Updated on 2024-01-12 GMT+08:00

Table Design Guidelines

  • You must specify table distribution (DISTRIBUTE BY). The principles for selecting a table distribution policy are as follows:

    Two table distribution policies are provided: REPLICATION and HASH. REPLICATION retains a complete data table on each node. HASH distributes table data to multiple nodes based on the provided distribution key values.

    • If the number of data records in a system configuration table or data dictionary table is less than 20 million and the insert and update operations are of low frequency, REPLICATION distribution policy is recommended.

      Exercise caution when using the REPLICATION distribution. This distribution table may cause space expansion and DML performance deterioration.

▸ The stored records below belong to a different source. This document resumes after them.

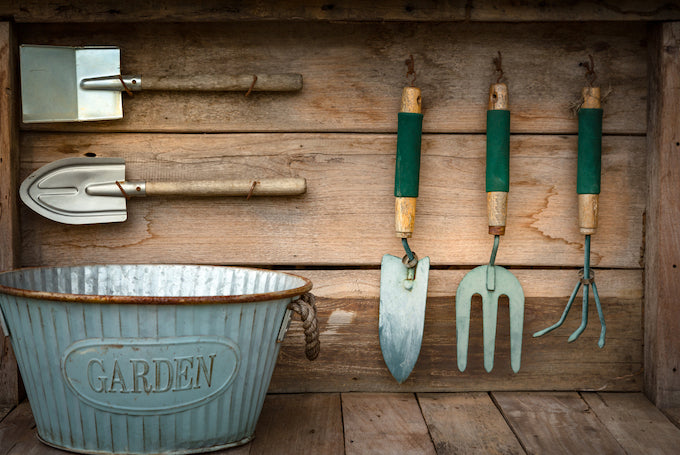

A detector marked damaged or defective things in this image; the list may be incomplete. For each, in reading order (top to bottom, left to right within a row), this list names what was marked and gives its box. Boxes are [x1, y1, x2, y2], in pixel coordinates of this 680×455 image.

rusty rim of tub [0, 266, 314, 304]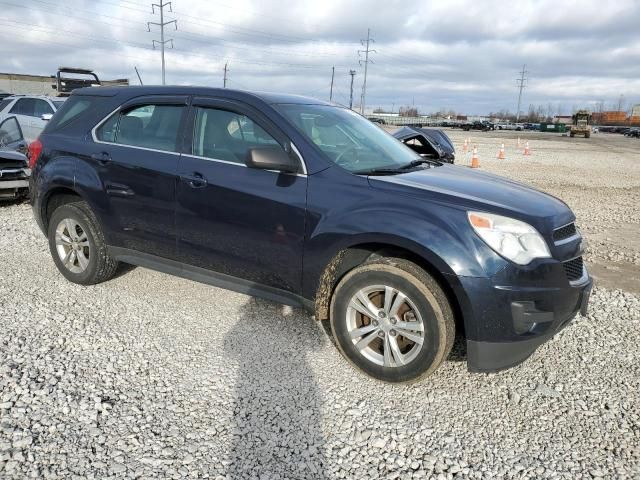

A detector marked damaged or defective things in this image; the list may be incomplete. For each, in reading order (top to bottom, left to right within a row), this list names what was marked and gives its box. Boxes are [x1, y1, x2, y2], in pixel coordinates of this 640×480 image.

damaged vehicle [0, 116, 29, 201]
damaged vehicle [390, 126, 456, 164]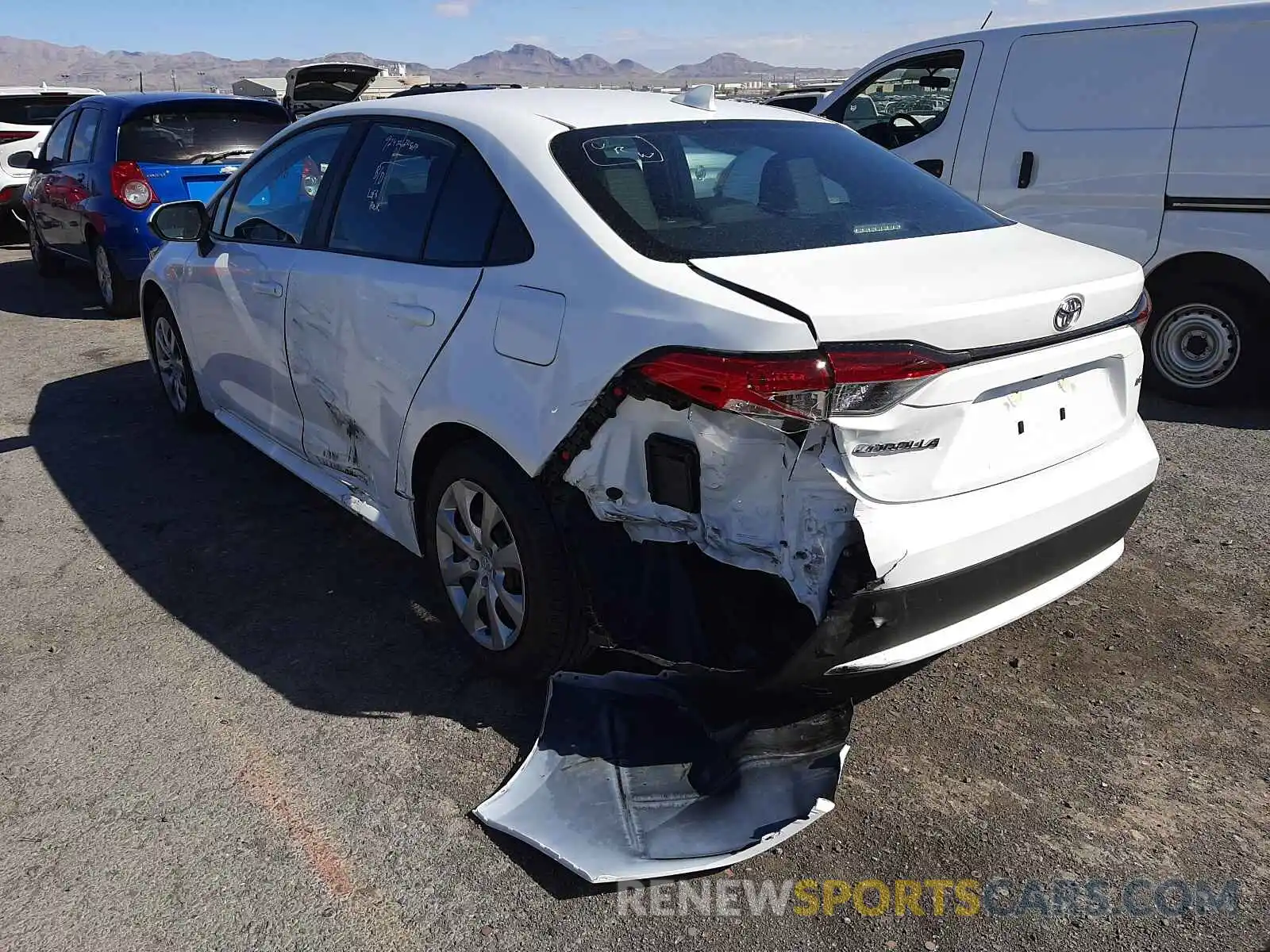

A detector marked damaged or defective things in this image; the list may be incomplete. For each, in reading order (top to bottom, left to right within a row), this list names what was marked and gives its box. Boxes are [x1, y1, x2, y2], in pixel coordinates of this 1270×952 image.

dented front door [284, 254, 479, 508]
broken taillight [635, 347, 945, 421]
damaged rear quarter panel [566, 393, 864, 619]
detached bumper piece on ground [477, 670, 853, 889]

    • For tables with a large amount of data and high update frequency, data must be sharded and hash distribution policy is required. It is recommended that the distribution key be one or more fields in the primary key.
  • Properly design distribution keys to facilitate query development and ensure even data storage, avoiding data skew and read hotspots.

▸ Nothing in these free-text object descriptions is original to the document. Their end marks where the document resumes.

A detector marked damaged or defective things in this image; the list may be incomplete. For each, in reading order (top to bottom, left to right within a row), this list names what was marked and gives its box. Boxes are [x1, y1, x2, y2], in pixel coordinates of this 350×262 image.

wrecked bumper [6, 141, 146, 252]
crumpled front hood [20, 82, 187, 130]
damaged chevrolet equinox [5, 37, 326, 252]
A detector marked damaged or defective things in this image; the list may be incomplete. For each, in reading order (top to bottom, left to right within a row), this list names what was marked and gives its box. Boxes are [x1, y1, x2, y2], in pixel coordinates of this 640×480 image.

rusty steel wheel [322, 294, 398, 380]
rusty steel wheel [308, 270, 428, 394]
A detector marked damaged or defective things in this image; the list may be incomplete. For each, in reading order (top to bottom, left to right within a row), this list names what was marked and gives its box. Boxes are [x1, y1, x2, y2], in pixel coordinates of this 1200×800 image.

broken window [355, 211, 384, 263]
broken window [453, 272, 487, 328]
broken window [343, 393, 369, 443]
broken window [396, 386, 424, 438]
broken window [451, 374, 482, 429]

    A distribution key is important for a hash table. An improper distribution key may cause data skew. As a result, the I/O load is heavy on several DNs, affecting the overall query performance. After you select a distribution policy for a hash table, check data skew to ensure that data is evenly distributed.

    1. Use columns with discrete values as distribution keys so that data can be evenly distributed to each DN.
    2. If the preceding requirement is met, it is not recommended that columns with constant filtering be used as distribution keys. Otherwise, all query tasks will be distributed to a unique and fixed DN.
    3. If the preceding two requirements are met, select the JOIN condition as the distribution key. In this way, related data of the JOIN task is distributed on the same DN, reducing the cost of data flow between DNs.

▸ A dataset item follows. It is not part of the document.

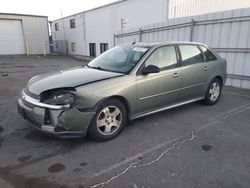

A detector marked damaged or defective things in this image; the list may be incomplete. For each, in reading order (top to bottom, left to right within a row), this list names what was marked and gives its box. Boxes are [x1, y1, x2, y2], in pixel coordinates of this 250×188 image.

damaged front end [17, 87, 95, 137]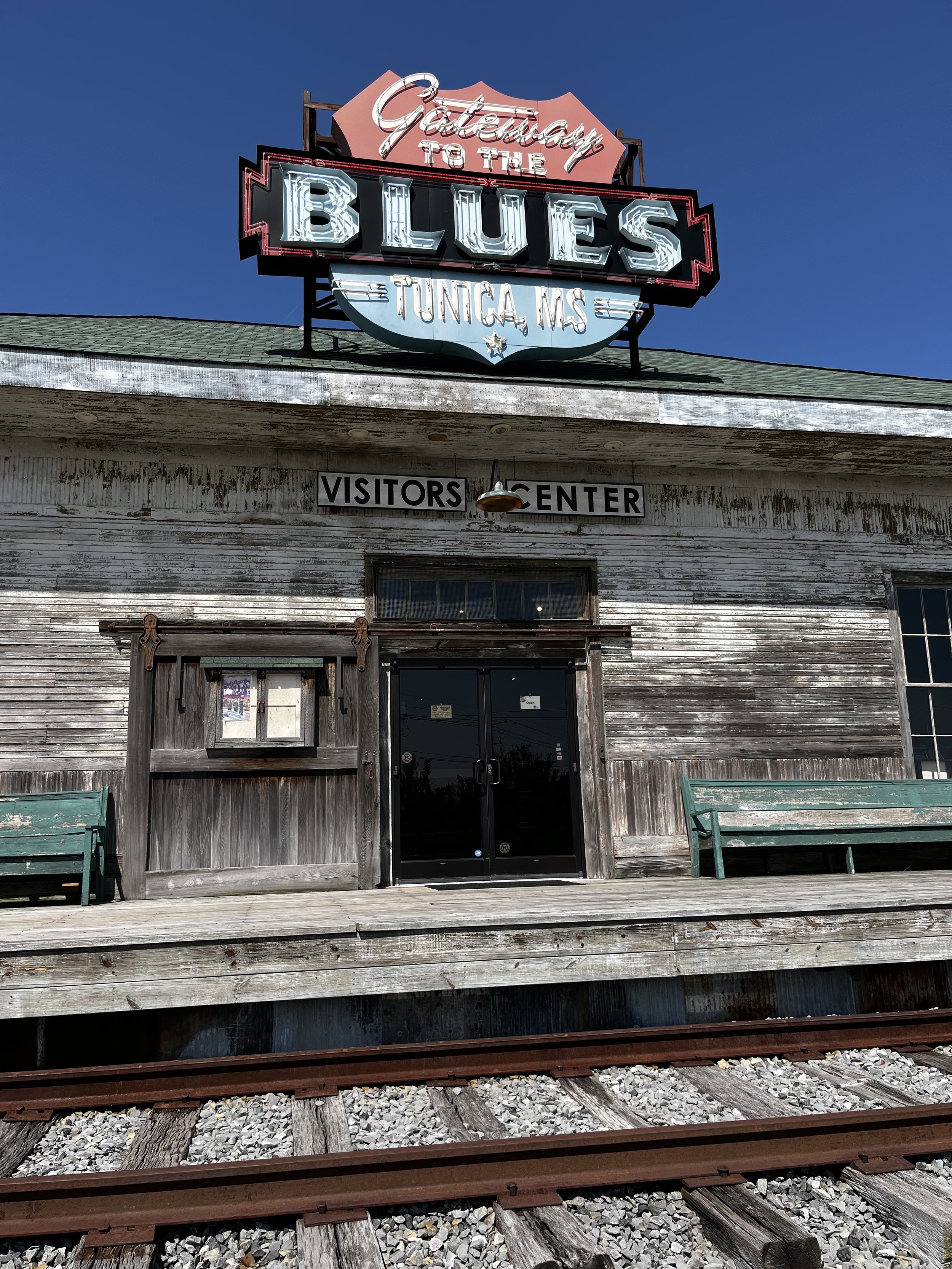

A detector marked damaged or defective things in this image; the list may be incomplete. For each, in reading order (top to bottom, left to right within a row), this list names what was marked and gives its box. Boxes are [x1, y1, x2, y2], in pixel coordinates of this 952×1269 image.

rusted rail [2, 1005, 950, 1115]
rusted rail [2, 1097, 950, 1237]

      Avoid data shuffle. To shuffle data is to physically transfer it from one node to another. This unnecessarily occupies many network resources. To reduce network pressure, locally process data, and improve instance performance and concurrency, you can minimize data shuffling using proper association and grouping conditions.

    4. According to the database specifications, the primary key of the HASH distribution table must contain the distribution column. Therefore, you can select the primary key of the table as the distribution key.
      Table 1 Common distribution keys and effects

      Distribution Key Value

      Event Distribution or Not

      User ID. Many users exist in an application.

      Yes

      Status code. Only a little status code is available.

      No

      Date when a project is created. The value is rounded off to the latest time segment (for example, day, hour, or minute).

      No

      Device ID. Each device accesses data at a relatively similar interval.

      Yes

  • The length of the column used by the distribution key cannot exceed 128 characters. If the length is too long, the computing overhead is high.
  • Once a distribution key is inserted, it cannot be updated unless you delete the key and insert it again.
  • Views cannot be nested.

    On the one hand, if a wildcard is used when a view is written, an error occurs in the view when a column is added to or deleted from the called view.

    On the other hand, view nesting may be inefficient because indexes cannot be used. You are advised to use base tables with indexes instead of performing join operations on views.

  • It is recommended that the number of distribution key columns cannot exceed 3. Too many columns will cause high computing overhead.
  • Avoid collation operations in a view definition.

    ORDER BY is invalid in the top-level view. If you must collate the output data, use ORDER BY in a called view.